In der DDR konnten Mädchen und Frauen ab dem 12. Lebensjahr in geschlossene Venerologische Stationen zur Behandlung von Geschlechtskrankheiten zwangseingewiesen werden. Oft reichte dafür eine Denunziation oder der Verdacht auf eine Geschlechtskrankheit, um von der Polizei, der Heimleitung oder von den Eltern auf eine solche Station gebracht zu werden. Solche im Volksmund oft kurz und derb Tripperburg genannten geschlossenen Stationen gab es in fast jedem Bezirk.

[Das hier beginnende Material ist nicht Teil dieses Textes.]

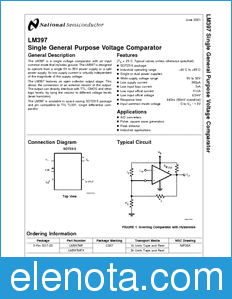 National Semiconductor LM397 datasheet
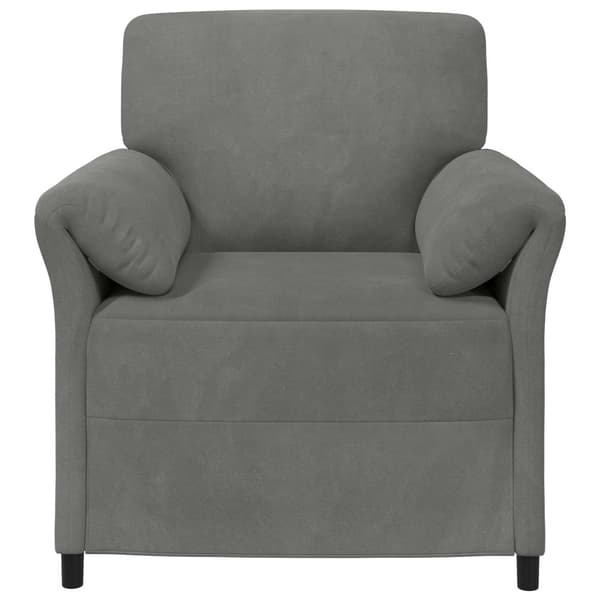 En-sitssoffa Mörkgrå 88 x 83 x 95 cm Sammet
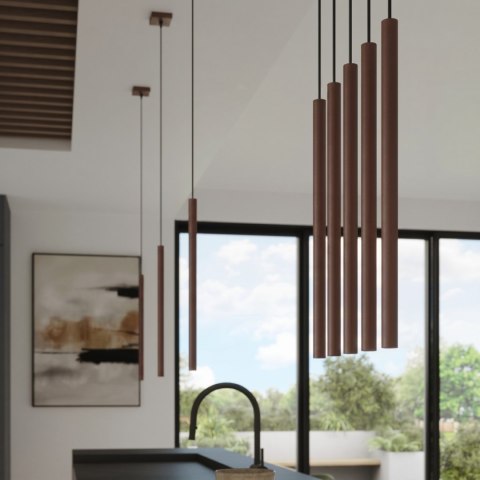 Sollux Lighting Lampa wisząca PASTELO 1 brązowa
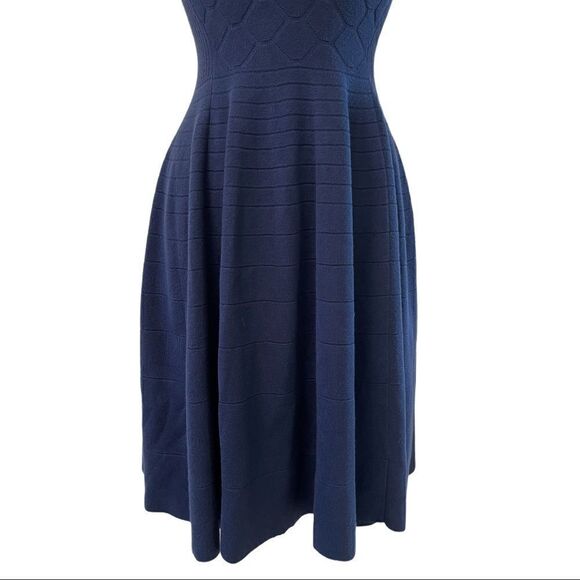 𝅺torrid Blue Mixed Stitch Sleeveless Back Zip Sweater Dress Sz 10 - Picture 4 of 13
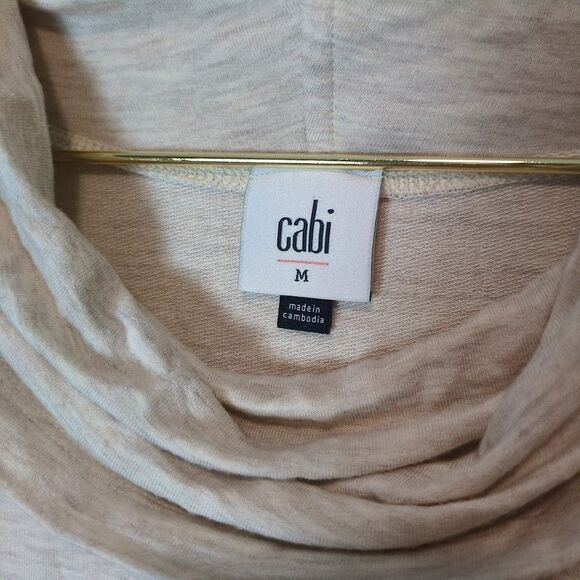 CAbi Womens Sawyer Cowl Neck Long Sleeve Top Size Med Cream - Picture 3 of 6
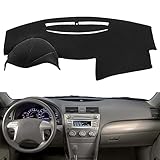 Dash Cover Mat Pad Custom Fit for Toyota Camry 2007 2008 2009 2010 2011 Dashboard Cover Carpet Cap Protector (Black) Y27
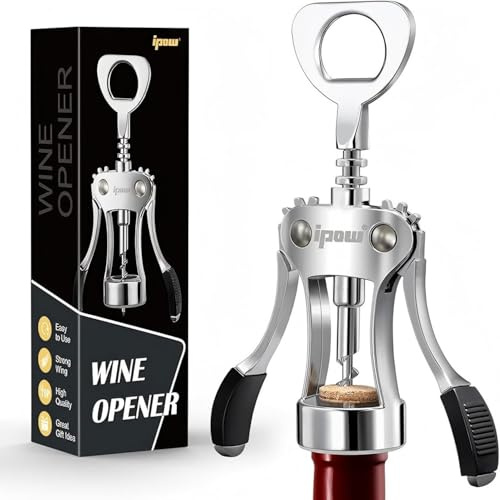 Ipow Edelstahl Rotwein Bierflaschenöffner Flügelkorkenzieher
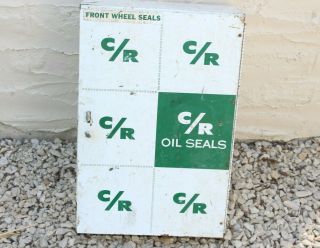 C/r Oil Seals Retail Automotive Display Cabinet Cr Gas Station Garage Metal Sign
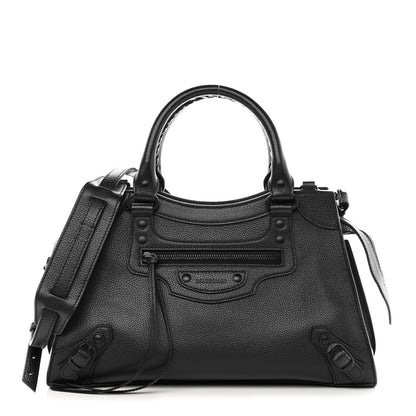 Balenciaga Grained Calfskin Neo Classic Black Hardware S City Black 1 of 10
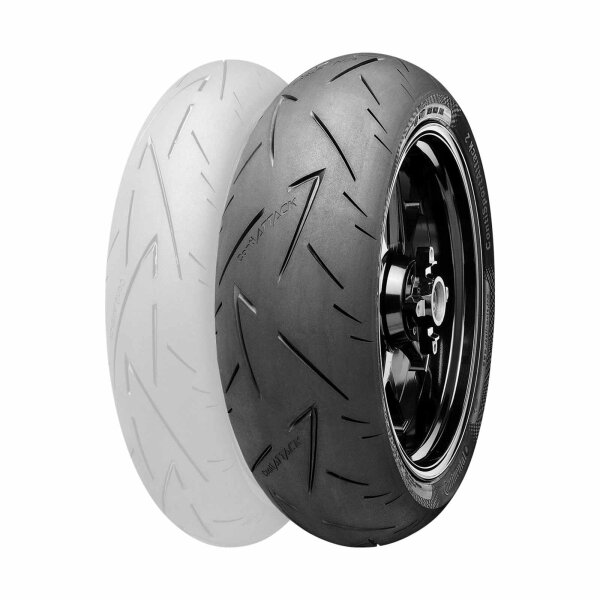 Tyre Continental ContiSportAttack 2 200/55-17 (78W) (Z)W for Ducati Panigale V4 1100 3D 2023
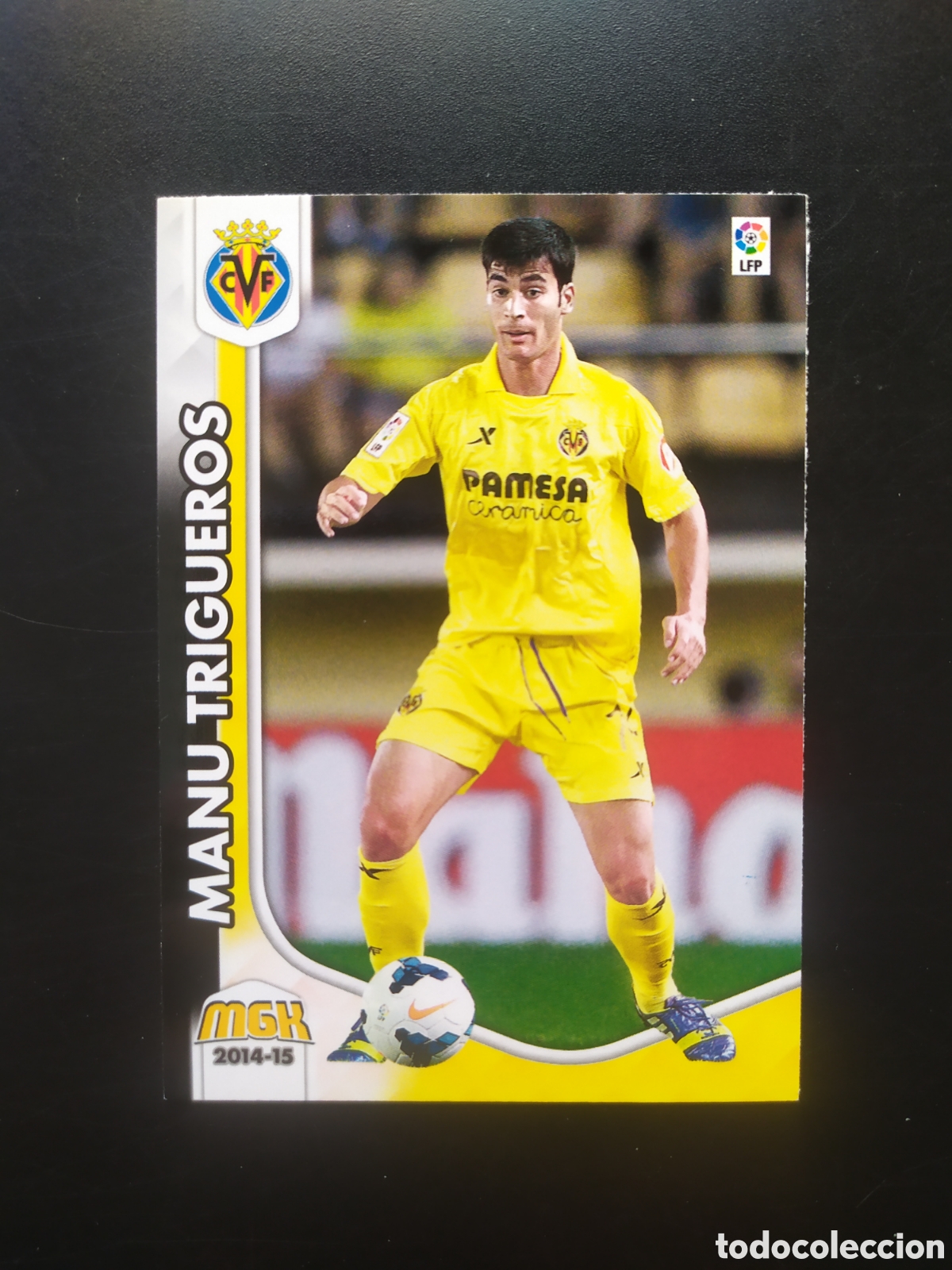 Fu&szlig;ball-Sticker: Megacracks 2014 2015 14 15 panini Manu Trigueros n&deg; 353 Villarreal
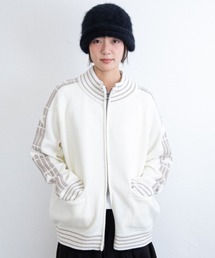 A'GEM/9 × .kom 『ISTKUNST/イストクンスト』STAR TRACK KNIT ZIP UP/スタートラック ニット ジップアップ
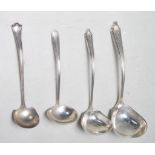 FOUR STERLING SILVER AMERICAN LADELS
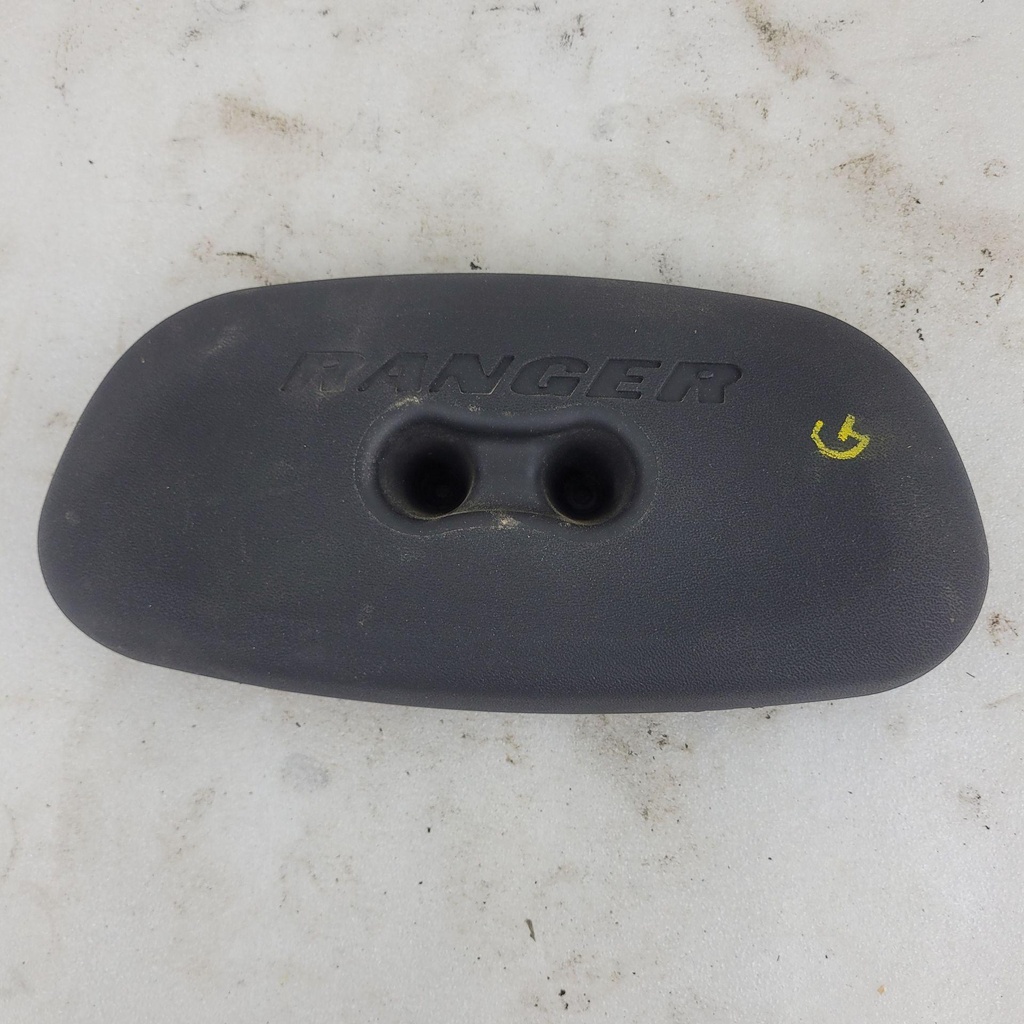 headrest, gloss black,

In „Falsch erzogen" schildert Mona Krassu wie auf solchen Stationen ohne Aufklärung und Einverständnis der Patientinnen in die körperliche Integrität der Frauen eingegriffen wurde. „Ich möchte mit diesem Buch zum Nachdenken anregen, dass wir viele Dinge einfach hinnehmen ohne sie zu hinterfragen. Auch mir erging es beim Schreiben so. Ich habe mir an den Kopf gegriffen und mich gefragt, ob wir früher wirklich so wenig wahrgenommen haben oder einfach nicht hinterfragt haben."

Mona Krassu „Falsch erzogen", Edition Outbird, Paperback, 18,50 Euro.

Lesungen am 6. Oktober, 19 Uhr, Bibliothek Greiz und 9. Oktober, 20 Uhr, Gemeindebibliothek Bad Klosterlausnitz.